Bu şehir bizim. Sen ben yok, biz varız demesini biliyorsunuz. Birlikten beraberlikten dem vurup, ‘birlik ve beraberliğe en çok ihtiyaç duyduğumuz bir süreç yaşıyoruz!’ demesini de akıl ediyorsunuz ama icraata ve siyasete gelince, birbirinizle didişmekten, birbirinizi boğazlamaktan, birbirinizin kuyusunu kazmaktan, birbirinizin yoluna mayın döşemekten, birbirinize belden aşağı vurmaktan geri kalmıyor, üstelik de yerlerde sürünen siyasetteki kaliteyi daha da dibe indiriyorsunuz.
Samimi olun, ciğerimi yiyin!
*
Halkı kandırmayın!
Yalan söylemeyin!
Yapmayacağınız şeyleri söyleyip, bizi keriz yerine koymayın! Sanmayın ki oylarımız sizin için çantada keklik, o kadar da uzun boylu değil.
Bana dokunana oy vereceğim.
Beni adam yerine koyana evet diyeceğim.
Teşkilatları geze geze adamları canından bezdirdiniz. Körler sağırlar birbirini ağırlar misali, aynı adrese mektup yazıyor, aynı kahveye gidiyor, aynı teşkilata koşuyorsunuz. ‘Yeter yahu, ne çok geliyorlar!’ dedirtmeden halka inin, halka! Halka rağmen siyasetin olmayacağını biliyorsunuz da, gittiğiniz yer Trabzon Bulvarı… Kırsala gidin, varoş dediğimiz kenar mahallelere gidin! Ayağınız yere değsin, varsın ayakkabılarınız çamur olsun!

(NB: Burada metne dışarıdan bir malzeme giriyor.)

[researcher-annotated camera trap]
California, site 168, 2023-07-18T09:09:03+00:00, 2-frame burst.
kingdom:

Boyacıya verecek paranız yoksa, gelin benden alın!
*
Basın mensuplarına gidin. İki üç dernek dışında kimin kapısını çaldınız? Bu derneklere üye olmayan, ama sapına kadar gazeteci kimliği ile kendini kanıtlamış arkadaşlarımız var, onlara bir ‘merhaba!’ demekten imtina mı ediyorsunuz.

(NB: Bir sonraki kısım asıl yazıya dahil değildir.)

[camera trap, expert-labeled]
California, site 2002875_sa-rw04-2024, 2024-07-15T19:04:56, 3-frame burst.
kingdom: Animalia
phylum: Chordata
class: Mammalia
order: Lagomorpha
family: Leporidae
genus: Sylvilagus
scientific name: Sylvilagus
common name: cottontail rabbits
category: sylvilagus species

Lafa gelince ‘güzide basın mensupları’ icraata gelince şinanay yavrum şinanay…
Yoksa il teşkilatınız sizi göndermiyor mu, programa aldırmıyor mu, vatandaş-gazeteci ile aranıza duvar mı ördüler de, hep aynı sinemaya gidiyorsunuz!

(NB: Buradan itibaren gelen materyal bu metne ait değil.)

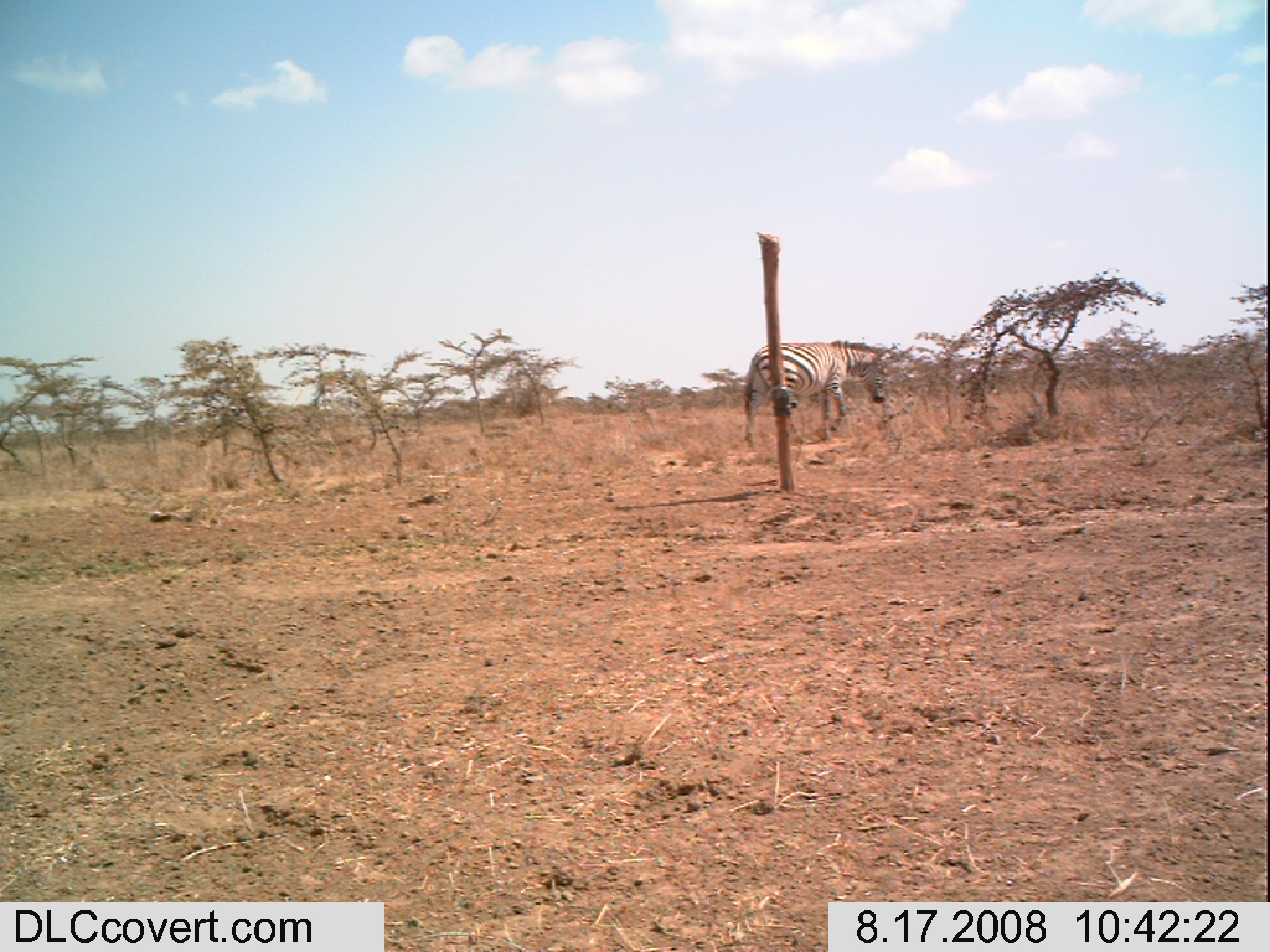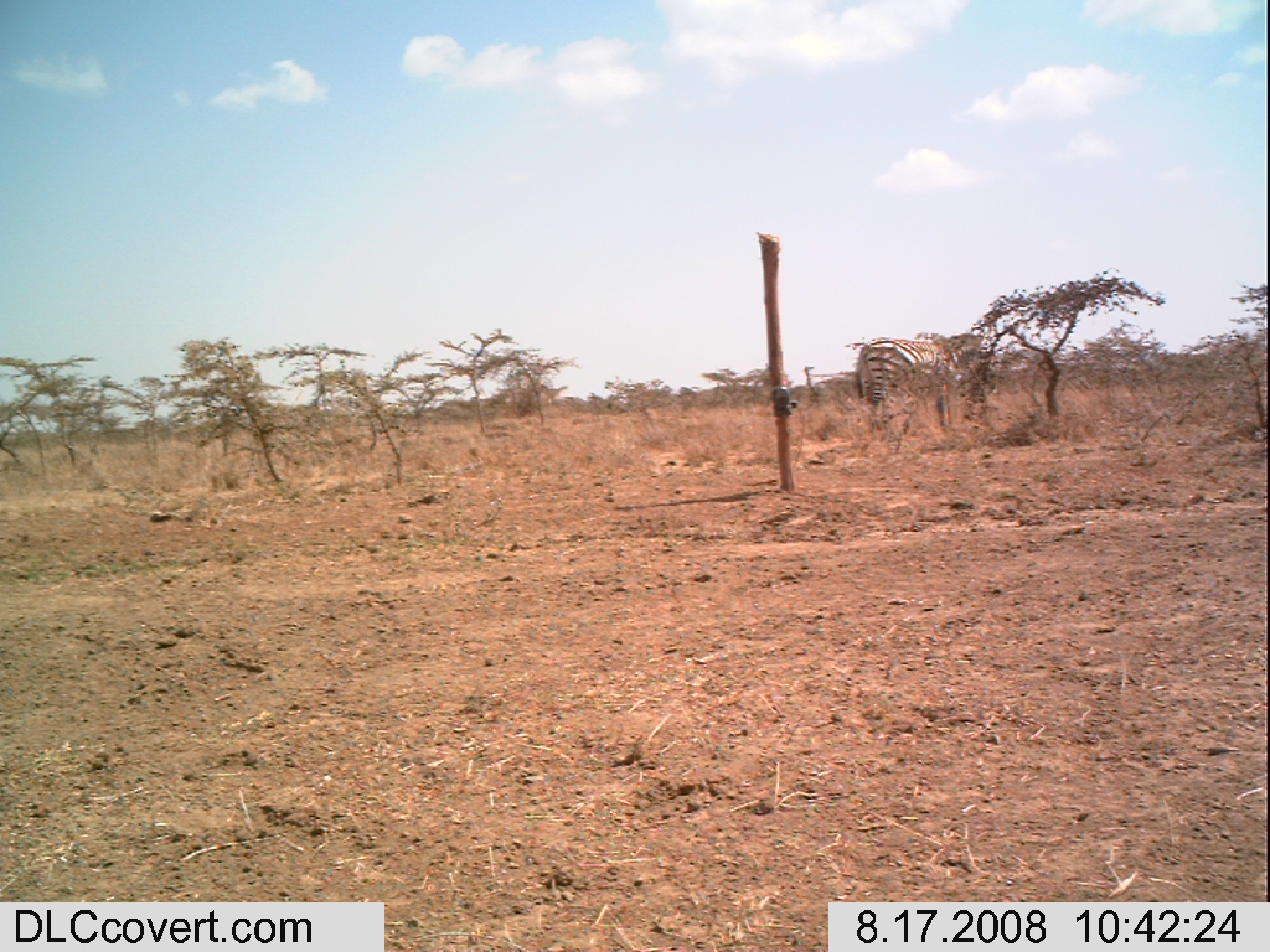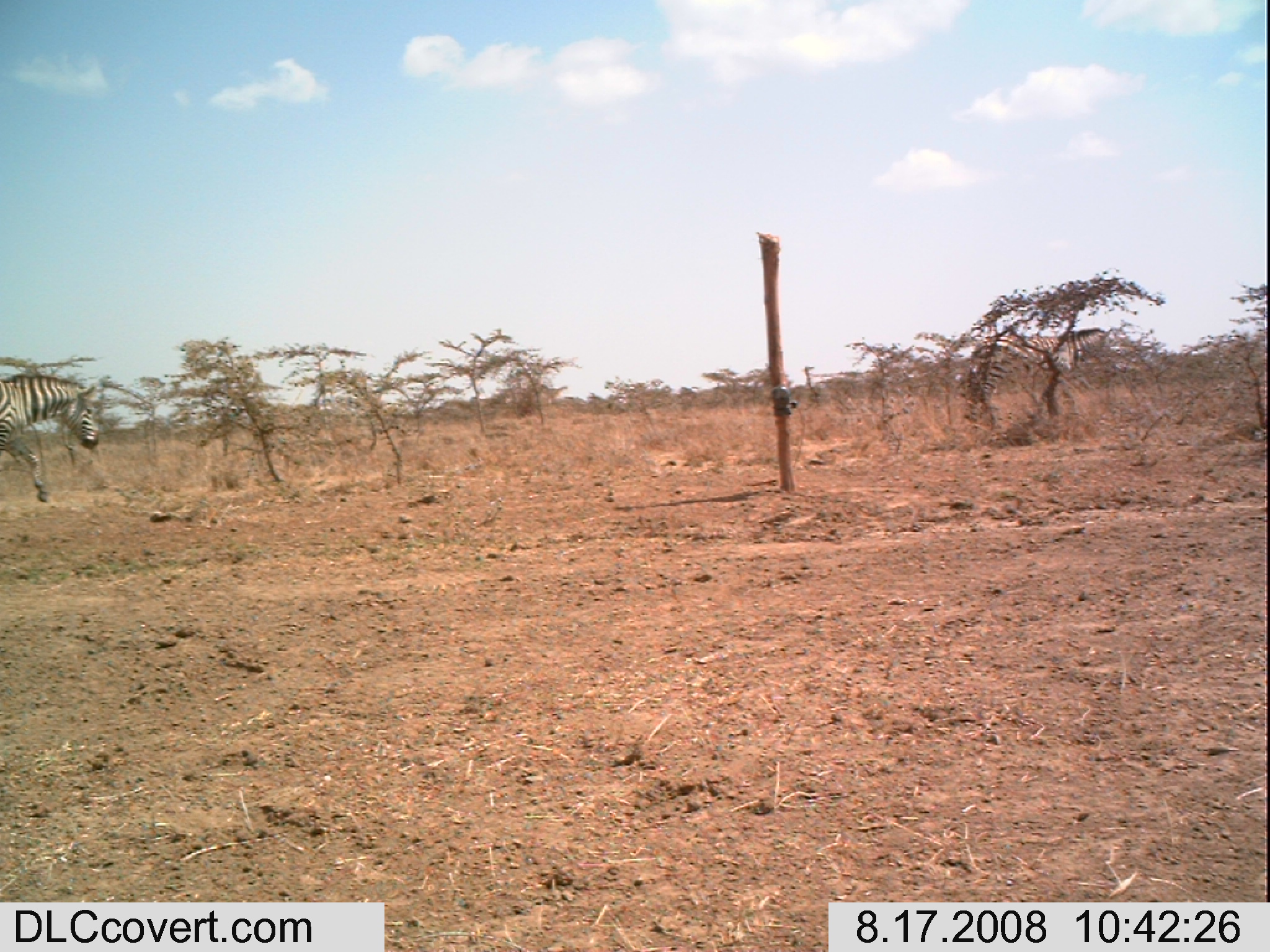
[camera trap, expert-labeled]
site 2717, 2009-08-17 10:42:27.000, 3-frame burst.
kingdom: Animalia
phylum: Chordata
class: Mammalia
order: Perissodactyla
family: Equidae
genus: Equus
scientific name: Equus quagga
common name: plains zebra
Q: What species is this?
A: Equus quagga (plains zebra).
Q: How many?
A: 1.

Ben zaten sizden şüpheleniyorum. Kendi partinize bile oy vermeyeceğinize kalıbımı bile basabilirim. Sırf X kazanmasın diye, sırf Y keyif alsın diye, sırf oylar düşsün de, birileri boyunun ölçüsünü alsın diye…
Aslında bütün niyetiniz, bütün aklınızdan geçen bu da, belli etmiyorsunuz. Saman altından su yürütüyor, karda geziyorsunuz da izinizi belli etmiyorsunuz.
C aday gösterilmedi, olmadı, B’ye de olmasın, kazanmasın!
*
Yahu, sizi sevmesem, elime kırılmaz zopa alır, Bahtiyar Yokuşu’na kadar kovalarım da, benden geçti.
Memleket için çalışın, projeleriniz varsa ki mutlaka vardır, olmalıdır. Oyunda oynaşta olacağınıza, ayak oyunlarının peşine düşeceğinize oy peşinde olun da, siyasetçi olduğunuzu hatırlayın!